#### YOUR TASK
Please copy every record below exactly, leaving out the pictures.

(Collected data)
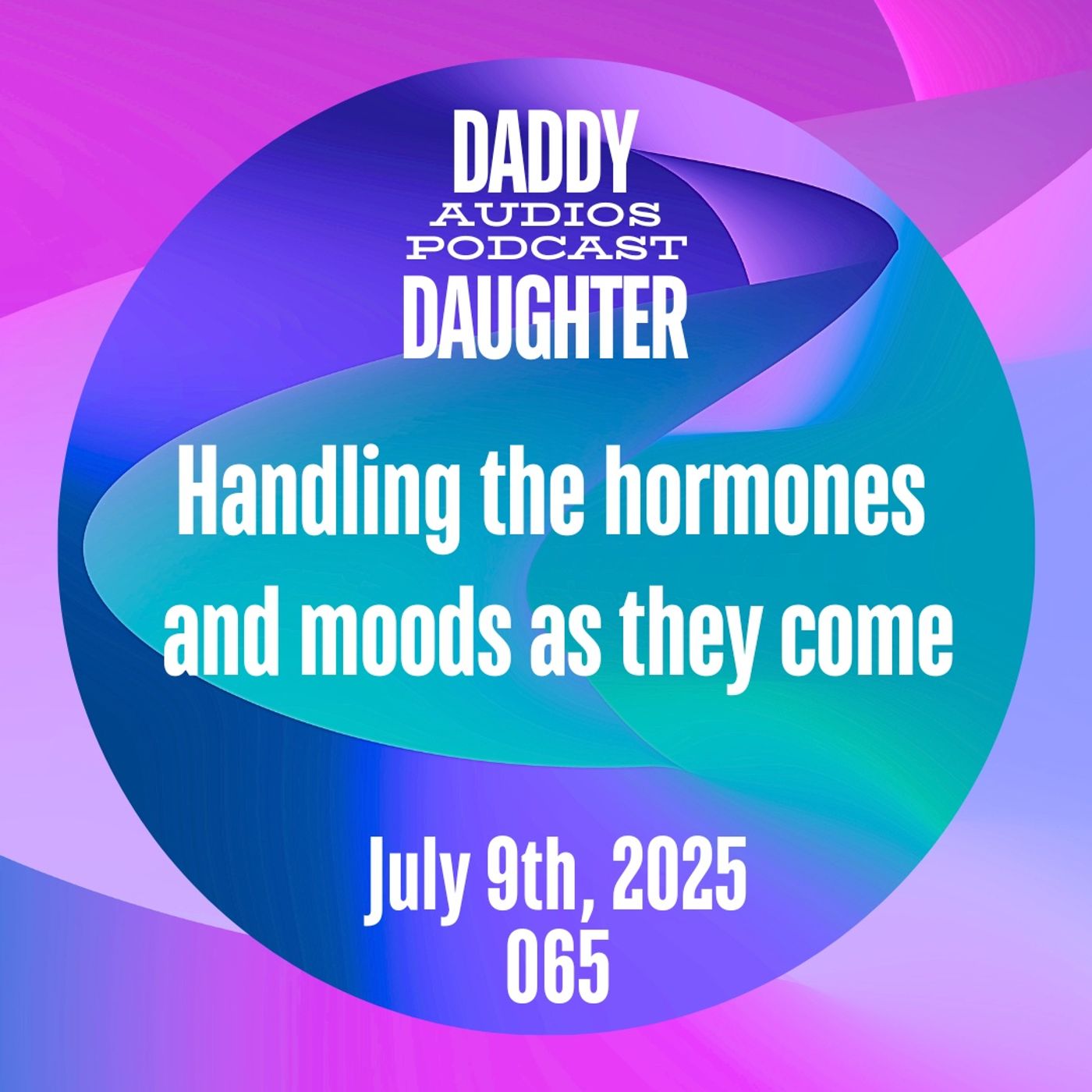 DADDY
AUDIOS
PODCAST
DAUGHTER

Handling the hormones and moods as they come

July 9th, 2025
065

#### TASK RESPONSE
 DADDY
AUDIOS
PODCAST
DAUGHTER

Handling the hormones and moods as they come

July 9th, 2025
065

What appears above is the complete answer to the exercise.